A collection of Murray Levick's Antarctic journals is held by the Scott Polar Research Institute, comprising chiefly four volumes of rough journals and fair copies covering 9 January to 14 November 1912: three volumes are identical in size to the present one, and numbered II to IV. The present volume is almost certainly the only journal for the period in the hut on Cape Adare, though sections describing the spring sledging are copied from a sledging journal. Levick also refers to a zoological log, in which he recorded his observations of the Adélie penguins and other fauna of Cape Adare. However, the present volume completes the main sequence of Levick's diaries of Scott's Last Expedition, and covers the most substantial period of achievement of the Northern Party. It makes significant additions to the published accounts of the Northern Party by Campbell and Priestley. It is apparently unpublished and unstudied.

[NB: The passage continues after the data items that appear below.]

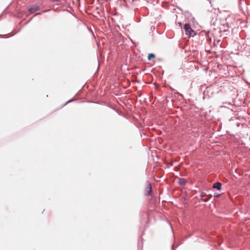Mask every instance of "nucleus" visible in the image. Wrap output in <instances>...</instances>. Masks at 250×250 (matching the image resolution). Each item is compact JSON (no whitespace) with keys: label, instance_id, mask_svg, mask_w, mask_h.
<instances>
[{"label":"nucleus","instance_id":"f03ea898","mask_svg":"<svg viewBox=\"0 0 250 250\" xmlns=\"http://www.w3.org/2000/svg\"><path fill=\"white\" fill-rule=\"evenodd\" d=\"M151 192V185L150 183L147 182L146 184L145 193L146 195H150Z\"/></svg>","mask_w":250,"mask_h":250},{"label":"nucleus","instance_id":"7ed1b4c3","mask_svg":"<svg viewBox=\"0 0 250 250\" xmlns=\"http://www.w3.org/2000/svg\"><path fill=\"white\" fill-rule=\"evenodd\" d=\"M40 9V7L39 6H37V5H34V6H32V7H31L29 9V11L30 12V13H34L36 11H37L38 10H39Z\"/></svg>","mask_w":250,"mask_h":250},{"label":"nucleus","instance_id":"20e7f679","mask_svg":"<svg viewBox=\"0 0 250 250\" xmlns=\"http://www.w3.org/2000/svg\"><path fill=\"white\" fill-rule=\"evenodd\" d=\"M221 186H222V184L221 183L217 182V183L214 184V185L213 186V188H216L218 190H220L221 188Z\"/></svg>","mask_w":250,"mask_h":250},{"label":"nucleus","instance_id":"f257e3e1","mask_svg":"<svg viewBox=\"0 0 250 250\" xmlns=\"http://www.w3.org/2000/svg\"><path fill=\"white\" fill-rule=\"evenodd\" d=\"M184 28L187 35L189 36H193L195 34L194 31L191 28L189 24H185Z\"/></svg>","mask_w":250,"mask_h":250},{"label":"nucleus","instance_id":"9b49d317","mask_svg":"<svg viewBox=\"0 0 250 250\" xmlns=\"http://www.w3.org/2000/svg\"><path fill=\"white\" fill-rule=\"evenodd\" d=\"M41 14L40 13H38L37 14V15H39V14Z\"/></svg>","mask_w":250,"mask_h":250},{"label":"nucleus","instance_id":"423d86ee","mask_svg":"<svg viewBox=\"0 0 250 250\" xmlns=\"http://www.w3.org/2000/svg\"><path fill=\"white\" fill-rule=\"evenodd\" d=\"M155 58V55L153 54L150 53L148 55L147 59L150 60Z\"/></svg>","mask_w":250,"mask_h":250},{"label":"nucleus","instance_id":"39448f33","mask_svg":"<svg viewBox=\"0 0 250 250\" xmlns=\"http://www.w3.org/2000/svg\"><path fill=\"white\" fill-rule=\"evenodd\" d=\"M186 183V180L184 179L180 178L179 179V184L180 185H184Z\"/></svg>","mask_w":250,"mask_h":250},{"label":"nucleus","instance_id":"0eeeda50","mask_svg":"<svg viewBox=\"0 0 250 250\" xmlns=\"http://www.w3.org/2000/svg\"><path fill=\"white\" fill-rule=\"evenodd\" d=\"M206 196V193H205V192H202L201 193V194H200V196H201V197H204V196Z\"/></svg>","mask_w":250,"mask_h":250},{"label":"nucleus","instance_id":"6e6552de","mask_svg":"<svg viewBox=\"0 0 250 250\" xmlns=\"http://www.w3.org/2000/svg\"><path fill=\"white\" fill-rule=\"evenodd\" d=\"M203 201L204 202H206L208 201V199H203Z\"/></svg>","mask_w":250,"mask_h":250},{"label":"nucleus","instance_id":"1a4fd4ad","mask_svg":"<svg viewBox=\"0 0 250 250\" xmlns=\"http://www.w3.org/2000/svg\"><path fill=\"white\" fill-rule=\"evenodd\" d=\"M52 0L53 1H59L61 0Z\"/></svg>","mask_w":250,"mask_h":250},{"label":"nucleus","instance_id":"9d476101","mask_svg":"<svg viewBox=\"0 0 250 250\" xmlns=\"http://www.w3.org/2000/svg\"><path fill=\"white\" fill-rule=\"evenodd\" d=\"M208 196H209V198H211L212 195H209Z\"/></svg>","mask_w":250,"mask_h":250}]
</instances>
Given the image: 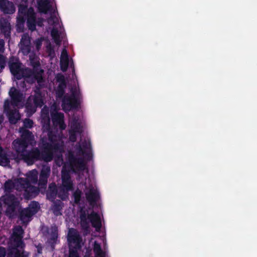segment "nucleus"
<instances>
[{"label":"nucleus","mask_w":257,"mask_h":257,"mask_svg":"<svg viewBox=\"0 0 257 257\" xmlns=\"http://www.w3.org/2000/svg\"><path fill=\"white\" fill-rule=\"evenodd\" d=\"M100 194L97 190V257H109Z\"/></svg>","instance_id":"7ed1b4c3"},{"label":"nucleus","mask_w":257,"mask_h":257,"mask_svg":"<svg viewBox=\"0 0 257 257\" xmlns=\"http://www.w3.org/2000/svg\"><path fill=\"white\" fill-rule=\"evenodd\" d=\"M38 4L39 11L45 14L50 10L51 7L49 0H38Z\"/></svg>","instance_id":"393cba45"},{"label":"nucleus","mask_w":257,"mask_h":257,"mask_svg":"<svg viewBox=\"0 0 257 257\" xmlns=\"http://www.w3.org/2000/svg\"><path fill=\"white\" fill-rule=\"evenodd\" d=\"M3 201L8 205L6 213L10 217L14 216L16 207L19 205V199L14 195L6 194L3 197Z\"/></svg>","instance_id":"9d476101"},{"label":"nucleus","mask_w":257,"mask_h":257,"mask_svg":"<svg viewBox=\"0 0 257 257\" xmlns=\"http://www.w3.org/2000/svg\"><path fill=\"white\" fill-rule=\"evenodd\" d=\"M64 94V90L63 89H60L57 92V95L59 97H62Z\"/></svg>","instance_id":"ea45409f"},{"label":"nucleus","mask_w":257,"mask_h":257,"mask_svg":"<svg viewBox=\"0 0 257 257\" xmlns=\"http://www.w3.org/2000/svg\"><path fill=\"white\" fill-rule=\"evenodd\" d=\"M9 95L12 99V102H10V105L13 107L18 106L20 105V103L24 99L23 94L14 87L11 88L9 91Z\"/></svg>","instance_id":"dca6fc26"},{"label":"nucleus","mask_w":257,"mask_h":257,"mask_svg":"<svg viewBox=\"0 0 257 257\" xmlns=\"http://www.w3.org/2000/svg\"><path fill=\"white\" fill-rule=\"evenodd\" d=\"M20 73L21 74H20V79L22 77L30 79V80H28L27 81L31 83H33L36 80L38 83V89L44 87L45 80L43 77L44 70L38 67H35L33 71L30 69L24 68L23 67Z\"/></svg>","instance_id":"6e6552de"},{"label":"nucleus","mask_w":257,"mask_h":257,"mask_svg":"<svg viewBox=\"0 0 257 257\" xmlns=\"http://www.w3.org/2000/svg\"><path fill=\"white\" fill-rule=\"evenodd\" d=\"M0 27L2 33L6 38H8L10 36L11 25L7 19L2 18L0 19Z\"/></svg>","instance_id":"412c9836"},{"label":"nucleus","mask_w":257,"mask_h":257,"mask_svg":"<svg viewBox=\"0 0 257 257\" xmlns=\"http://www.w3.org/2000/svg\"><path fill=\"white\" fill-rule=\"evenodd\" d=\"M82 192L79 190H76L73 193L74 198V202L76 204H78L80 201Z\"/></svg>","instance_id":"2f4dec72"},{"label":"nucleus","mask_w":257,"mask_h":257,"mask_svg":"<svg viewBox=\"0 0 257 257\" xmlns=\"http://www.w3.org/2000/svg\"><path fill=\"white\" fill-rule=\"evenodd\" d=\"M57 189L55 183H51L49 185L48 190L47 191V196H50L52 198H54L56 196Z\"/></svg>","instance_id":"c756f323"},{"label":"nucleus","mask_w":257,"mask_h":257,"mask_svg":"<svg viewBox=\"0 0 257 257\" xmlns=\"http://www.w3.org/2000/svg\"><path fill=\"white\" fill-rule=\"evenodd\" d=\"M73 105V98L70 96H65L62 102L63 109L65 111L69 110Z\"/></svg>","instance_id":"a878e982"},{"label":"nucleus","mask_w":257,"mask_h":257,"mask_svg":"<svg viewBox=\"0 0 257 257\" xmlns=\"http://www.w3.org/2000/svg\"><path fill=\"white\" fill-rule=\"evenodd\" d=\"M19 47L22 53L24 55H27L31 51L30 37L28 34H24L19 44Z\"/></svg>","instance_id":"a211bd4d"},{"label":"nucleus","mask_w":257,"mask_h":257,"mask_svg":"<svg viewBox=\"0 0 257 257\" xmlns=\"http://www.w3.org/2000/svg\"><path fill=\"white\" fill-rule=\"evenodd\" d=\"M60 79H61L62 80H64V77L63 76H62L61 77Z\"/></svg>","instance_id":"49530a36"},{"label":"nucleus","mask_w":257,"mask_h":257,"mask_svg":"<svg viewBox=\"0 0 257 257\" xmlns=\"http://www.w3.org/2000/svg\"><path fill=\"white\" fill-rule=\"evenodd\" d=\"M42 39H38L37 40H36L34 43H35V45L36 46V49L39 51V49H40L41 46H42Z\"/></svg>","instance_id":"72a5a7b5"},{"label":"nucleus","mask_w":257,"mask_h":257,"mask_svg":"<svg viewBox=\"0 0 257 257\" xmlns=\"http://www.w3.org/2000/svg\"><path fill=\"white\" fill-rule=\"evenodd\" d=\"M34 215L32 211L27 208L22 210L20 213V219L23 223H27L31 219V217Z\"/></svg>","instance_id":"b1692460"},{"label":"nucleus","mask_w":257,"mask_h":257,"mask_svg":"<svg viewBox=\"0 0 257 257\" xmlns=\"http://www.w3.org/2000/svg\"><path fill=\"white\" fill-rule=\"evenodd\" d=\"M5 191L10 192L13 189L19 191H24V196L28 199L35 196L39 193V188L34 186L30 185L27 181L23 178H19L13 181L8 180L4 185Z\"/></svg>","instance_id":"423d86ee"},{"label":"nucleus","mask_w":257,"mask_h":257,"mask_svg":"<svg viewBox=\"0 0 257 257\" xmlns=\"http://www.w3.org/2000/svg\"><path fill=\"white\" fill-rule=\"evenodd\" d=\"M69 257H79V256L76 251L73 250L70 251Z\"/></svg>","instance_id":"58836bf2"},{"label":"nucleus","mask_w":257,"mask_h":257,"mask_svg":"<svg viewBox=\"0 0 257 257\" xmlns=\"http://www.w3.org/2000/svg\"><path fill=\"white\" fill-rule=\"evenodd\" d=\"M5 42L4 40L0 39V52H3L4 50ZM6 65V58L0 54V73L5 68Z\"/></svg>","instance_id":"cd10ccee"},{"label":"nucleus","mask_w":257,"mask_h":257,"mask_svg":"<svg viewBox=\"0 0 257 257\" xmlns=\"http://www.w3.org/2000/svg\"><path fill=\"white\" fill-rule=\"evenodd\" d=\"M67 240L70 245L73 246L75 248L81 247L82 238L79 232L74 228L69 230L67 235Z\"/></svg>","instance_id":"2eb2a0df"},{"label":"nucleus","mask_w":257,"mask_h":257,"mask_svg":"<svg viewBox=\"0 0 257 257\" xmlns=\"http://www.w3.org/2000/svg\"><path fill=\"white\" fill-rule=\"evenodd\" d=\"M23 234L24 230L21 226H16L13 228L9 243V257H28L29 253L24 250Z\"/></svg>","instance_id":"20e7f679"},{"label":"nucleus","mask_w":257,"mask_h":257,"mask_svg":"<svg viewBox=\"0 0 257 257\" xmlns=\"http://www.w3.org/2000/svg\"><path fill=\"white\" fill-rule=\"evenodd\" d=\"M21 138L15 140L12 143V148L19 156L23 157L29 145L35 146L37 142L33 133L24 127H20Z\"/></svg>","instance_id":"39448f33"},{"label":"nucleus","mask_w":257,"mask_h":257,"mask_svg":"<svg viewBox=\"0 0 257 257\" xmlns=\"http://www.w3.org/2000/svg\"><path fill=\"white\" fill-rule=\"evenodd\" d=\"M48 22L49 25L53 26L51 31V36L53 40L57 45H60L61 39L60 37L61 32L59 29H61V25L55 13L51 14L50 18L48 19Z\"/></svg>","instance_id":"1a4fd4ad"},{"label":"nucleus","mask_w":257,"mask_h":257,"mask_svg":"<svg viewBox=\"0 0 257 257\" xmlns=\"http://www.w3.org/2000/svg\"><path fill=\"white\" fill-rule=\"evenodd\" d=\"M33 125V121L29 118H26L24 120V126L25 128H31Z\"/></svg>","instance_id":"473e14b6"},{"label":"nucleus","mask_w":257,"mask_h":257,"mask_svg":"<svg viewBox=\"0 0 257 257\" xmlns=\"http://www.w3.org/2000/svg\"><path fill=\"white\" fill-rule=\"evenodd\" d=\"M0 11L5 14H13L16 11L14 3L9 0H0Z\"/></svg>","instance_id":"6ab92c4d"},{"label":"nucleus","mask_w":257,"mask_h":257,"mask_svg":"<svg viewBox=\"0 0 257 257\" xmlns=\"http://www.w3.org/2000/svg\"><path fill=\"white\" fill-rule=\"evenodd\" d=\"M4 112L6 113L9 120L11 124H16L21 118L19 111L10 105L9 100H6L4 102Z\"/></svg>","instance_id":"f8f14e48"},{"label":"nucleus","mask_w":257,"mask_h":257,"mask_svg":"<svg viewBox=\"0 0 257 257\" xmlns=\"http://www.w3.org/2000/svg\"><path fill=\"white\" fill-rule=\"evenodd\" d=\"M86 197L87 200L90 205L94 207L96 204V191L94 189H89L86 192Z\"/></svg>","instance_id":"5701e85b"},{"label":"nucleus","mask_w":257,"mask_h":257,"mask_svg":"<svg viewBox=\"0 0 257 257\" xmlns=\"http://www.w3.org/2000/svg\"><path fill=\"white\" fill-rule=\"evenodd\" d=\"M87 218L85 212L81 213L80 215L81 225L83 228L86 229L88 227V223H91L92 226L96 228V213L90 209L87 211Z\"/></svg>","instance_id":"4468645a"},{"label":"nucleus","mask_w":257,"mask_h":257,"mask_svg":"<svg viewBox=\"0 0 257 257\" xmlns=\"http://www.w3.org/2000/svg\"><path fill=\"white\" fill-rule=\"evenodd\" d=\"M71 130L74 133H80L81 132V126L78 120L75 117L72 119L70 121Z\"/></svg>","instance_id":"bb28decb"},{"label":"nucleus","mask_w":257,"mask_h":257,"mask_svg":"<svg viewBox=\"0 0 257 257\" xmlns=\"http://www.w3.org/2000/svg\"><path fill=\"white\" fill-rule=\"evenodd\" d=\"M6 254V250L5 247H0V257H5Z\"/></svg>","instance_id":"4c0bfd02"},{"label":"nucleus","mask_w":257,"mask_h":257,"mask_svg":"<svg viewBox=\"0 0 257 257\" xmlns=\"http://www.w3.org/2000/svg\"><path fill=\"white\" fill-rule=\"evenodd\" d=\"M27 25L29 29L31 31L36 30V20L35 14L32 8L29 9L27 12Z\"/></svg>","instance_id":"aec40b11"},{"label":"nucleus","mask_w":257,"mask_h":257,"mask_svg":"<svg viewBox=\"0 0 257 257\" xmlns=\"http://www.w3.org/2000/svg\"><path fill=\"white\" fill-rule=\"evenodd\" d=\"M0 165L8 166L10 165V159L8 155L3 150L0 152Z\"/></svg>","instance_id":"c85d7f7f"},{"label":"nucleus","mask_w":257,"mask_h":257,"mask_svg":"<svg viewBox=\"0 0 257 257\" xmlns=\"http://www.w3.org/2000/svg\"><path fill=\"white\" fill-rule=\"evenodd\" d=\"M76 133H74L73 132L70 131V135L69 137V140L72 142H74L76 141Z\"/></svg>","instance_id":"e433bc0d"},{"label":"nucleus","mask_w":257,"mask_h":257,"mask_svg":"<svg viewBox=\"0 0 257 257\" xmlns=\"http://www.w3.org/2000/svg\"><path fill=\"white\" fill-rule=\"evenodd\" d=\"M62 186L64 190L68 191L73 189V184L71 179L69 172L63 168L61 171Z\"/></svg>","instance_id":"f3484780"},{"label":"nucleus","mask_w":257,"mask_h":257,"mask_svg":"<svg viewBox=\"0 0 257 257\" xmlns=\"http://www.w3.org/2000/svg\"><path fill=\"white\" fill-rule=\"evenodd\" d=\"M78 154L79 155H82L85 152V147H82L80 144L78 145L77 148Z\"/></svg>","instance_id":"c9c22d12"},{"label":"nucleus","mask_w":257,"mask_h":257,"mask_svg":"<svg viewBox=\"0 0 257 257\" xmlns=\"http://www.w3.org/2000/svg\"><path fill=\"white\" fill-rule=\"evenodd\" d=\"M44 20L43 19H39L37 21H36V24L38 26L42 27L43 25V22Z\"/></svg>","instance_id":"a19ab883"},{"label":"nucleus","mask_w":257,"mask_h":257,"mask_svg":"<svg viewBox=\"0 0 257 257\" xmlns=\"http://www.w3.org/2000/svg\"><path fill=\"white\" fill-rule=\"evenodd\" d=\"M72 158H73L72 159H73V160H74V157H73V155H72ZM74 160H72V161H70V163H71V164L72 165H74Z\"/></svg>","instance_id":"c03bdc74"},{"label":"nucleus","mask_w":257,"mask_h":257,"mask_svg":"<svg viewBox=\"0 0 257 257\" xmlns=\"http://www.w3.org/2000/svg\"><path fill=\"white\" fill-rule=\"evenodd\" d=\"M37 249L38 253H41L42 252V247L39 245L37 246Z\"/></svg>","instance_id":"79ce46f5"},{"label":"nucleus","mask_w":257,"mask_h":257,"mask_svg":"<svg viewBox=\"0 0 257 257\" xmlns=\"http://www.w3.org/2000/svg\"><path fill=\"white\" fill-rule=\"evenodd\" d=\"M4 117L3 116H0V124L2 123L3 121Z\"/></svg>","instance_id":"a18cd8bd"},{"label":"nucleus","mask_w":257,"mask_h":257,"mask_svg":"<svg viewBox=\"0 0 257 257\" xmlns=\"http://www.w3.org/2000/svg\"><path fill=\"white\" fill-rule=\"evenodd\" d=\"M28 10H27V8L23 5H20L19 7V13L20 14H24L26 13V12L27 13Z\"/></svg>","instance_id":"f704fd0d"},{"label":"nucleus","mask_w":257,"mask_h":257,"mask_svg":"<svg viewBox=\"0 0 257 257\" xmlns=\"http://www.w3.org/2000/svg\"><path fill=\"white\" fill-rule=\"evenodd\" d=\"M69 65V58L67 50L63 49L60 57L61 69L63 71H66Z\"/></svg>","instance_id":"4be33fe9"},{"label":"nucleus","mask_w":257,"mask_h":257,"mask_svg":"<svg viewBox=\"0 0 257 257\" xmlns=\"http://www.w3.org/2000/svg\"><path fill=\"white\" fill-rule=\"evenodd\" d=\"M40 89L37 88L36 94L30 96L26 103V108L31 113H34L37 107H41L43 104L42 95L38 92Z\"/></svg>","instance_id":"9b49d317"},{"label":"nucleus","mask_w":257,"mask_h":257,"mask_svg":"<svg viewBox=\"0 0 257 257\" xmlns=\"http://www.w3.org/2000/svg\"><path fill=\"white\" fill-rule=\"evenodd\" d=\"M52 139L43 136L41 139L42 147H34L30 150H27L22 159L28 165H32L38 161L48 162L52 160L53 155L58 157L64 151L63 142L61 139Z\"/></svg>","instance_id":"f257e3e1"},{"label":"nucleus","mask_w":257,"mask_h":257,"mask_svg":"<svg viewBox=\"0 0 257 257\" xmlns=\"http://www.w3.org/2000/svg\"><path fill=\"white\" fill-rule=\"evenodd\" d=\"M51 172L50 167L44 165L41 169L39 181L38 180V172L37 170L34 169L29 171L27 174V178L23 179L26 180L30 185L33 186L31 184H36L38 183L39 192L41 190H45L47 184L48 179Z\"/></svg>","instance_id":"0eeeda50"},{"label":"nucleus","mask_w":257,"mask_h":257,"mask_svg":"<svg viewBox=\"0 0 257 257\" xmlns=\"http://www.w3.org/2000/svg\"><path fill=\"white\" fill-rule=\"evenodd\" d=\"M28 209H30V211H32L33 214L36 213L39 209L40 208V206L38 203L33 201L29 205V207H27Z\"/></svg>","instance_id":"7c9ffc66"},{"label":"nucleus","mask_w":257,"mask_h":257,"mask_svg":"<svg viewBox=\"0 0 257 257\" xmlns=\"http://www.w3.org/2000/svg\"><path fill=\"white\" fill-rule=\"evenodd\" d=\"M52 120L53 123V127L50 126V119L49 116L48 108L44 107L41 111V122L43 124V135L47 136L52 139H61V131L66 128V125L64 123V114L62 113L52 112L51 113Z\"/></svg>","instance_id":"f03ea898"},{"label":"nucleus","mask_w":257,"mask_h":257,"mask_svg":"<svg viewBox=\"0 0 257 257\" xmlns=\"http://www.w3.org/2000/svg\"><path fill=\"white\" fill-rule=\"evenodd\" d=\"M93 251L96 253V241L94 242Z\"/></svg>","instance_id":"37998d69"},{"label":"nucleus","mask_w":257,"mask_h":257,"mask_svg":"<svg viewBox=\"0 0 257 257\" xmlns=\"http://www.w3.org/2000/svg\"><path fill=\"white\" fill-rule=\"evenodd\" d=\"M8 66L11 73L18 79H20V72L23 67L19 59L15 56L11 57L8 61Z\"/></svg>","instance_id":"ddd939ff"}]
</instances>
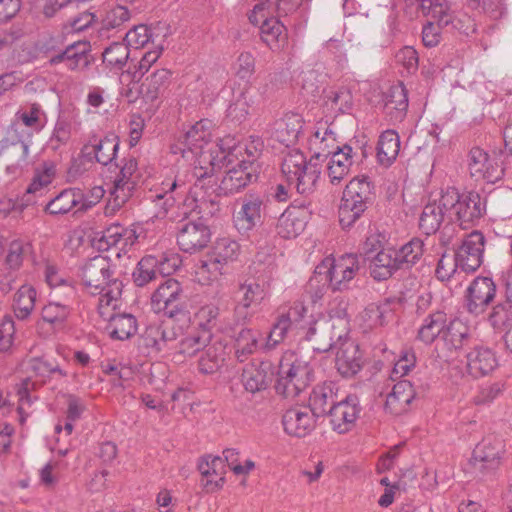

Levick was a skilled photographer, and his photographs were one of the most important achievements of the Northern Party: many of the present collection are familiar not only from Levick's own work on penguins, but also from Scott's Last Expedition and Raymond Priestley's Antarctic Adventure. Approximately a sixth of this collection duplicates negatives held at the Scott Polar Research Institute, but A LARGE NUMBER OF THE PLATES ARE APPARENTLY UNKNOWN IMAGES depicting Antarctic regions not visited by Herbert Ponting.